*** Opening of DATA LISTING ***
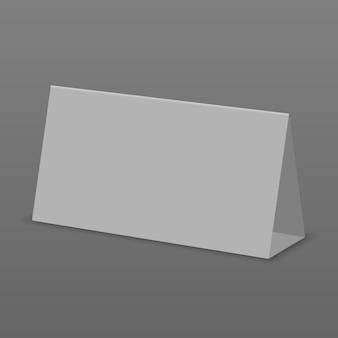 Pusty biały stół wyświetlacz na białym tle. papierowa kalendarzowa karta
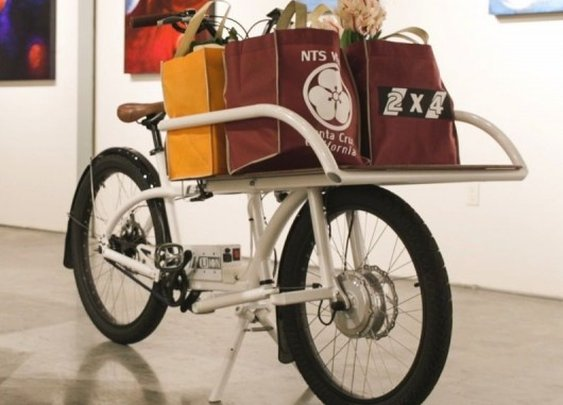 2X4 Cargo Bike puts the power to both wheels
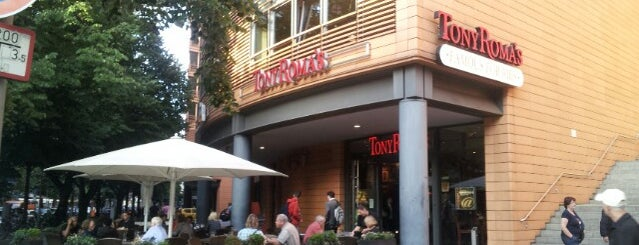 Tony Roma's is one of Lieux sauvegardés par Thiago.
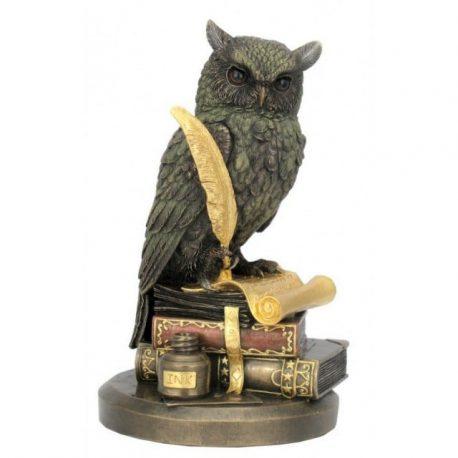 Bufnita pe carti si pergament, cu toc si cerneala, statueta de colectie pentru casa si birou, colectia Veronese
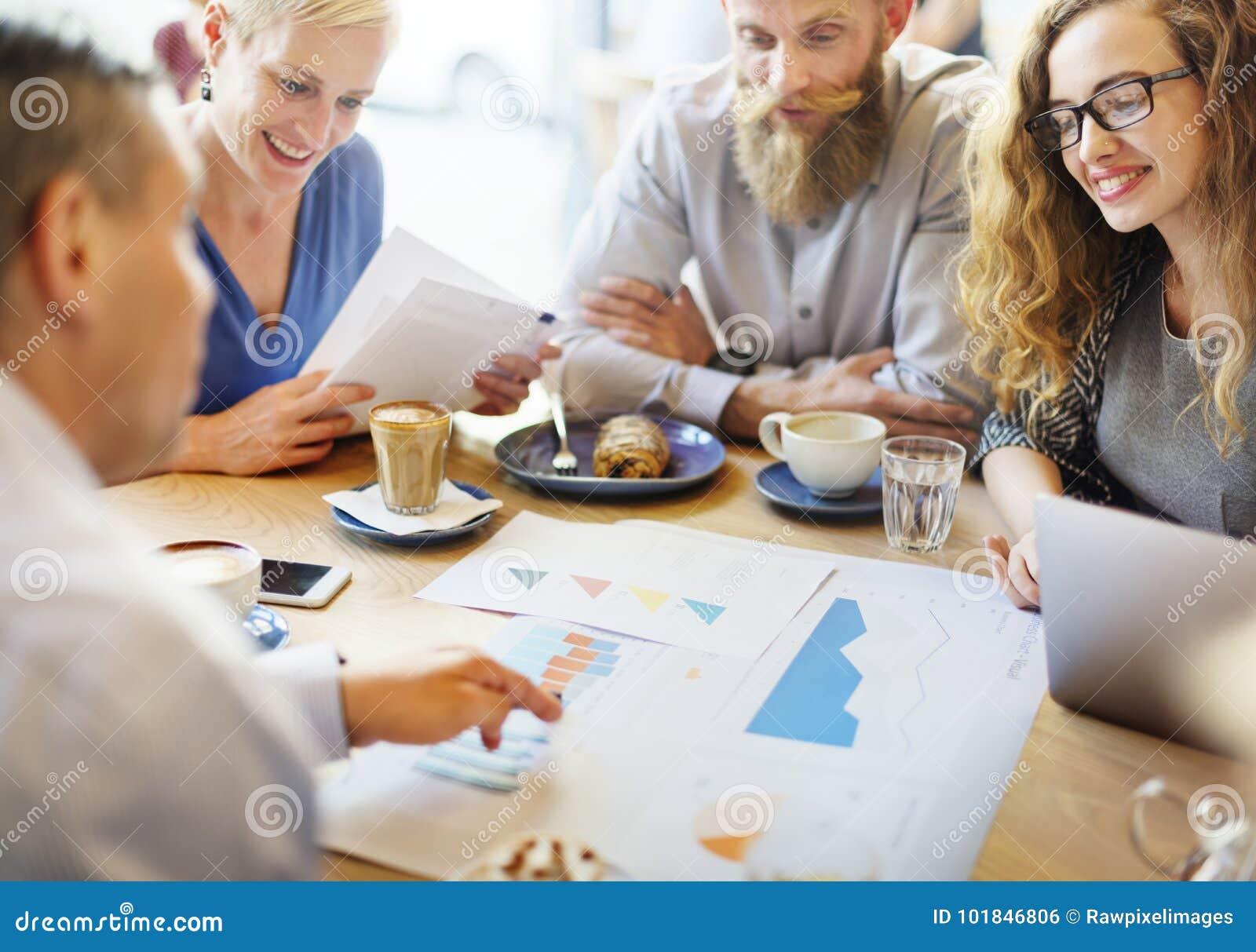 Affärslag som möter om strategimarknadsföring i kafé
*** Close of DATA LISTING ***
Starting with the line that has "Bufnita pe carti" and ending with the last line of the records, retype every line exactly and only those lines. Do not include the pictures.

 Bufnita pe carti si pergament, cu toc si cerneala, statueta de colectie pentru casa si birou, colectia Veronese
 Affärslag som möter om strategimarknadsföring i kafé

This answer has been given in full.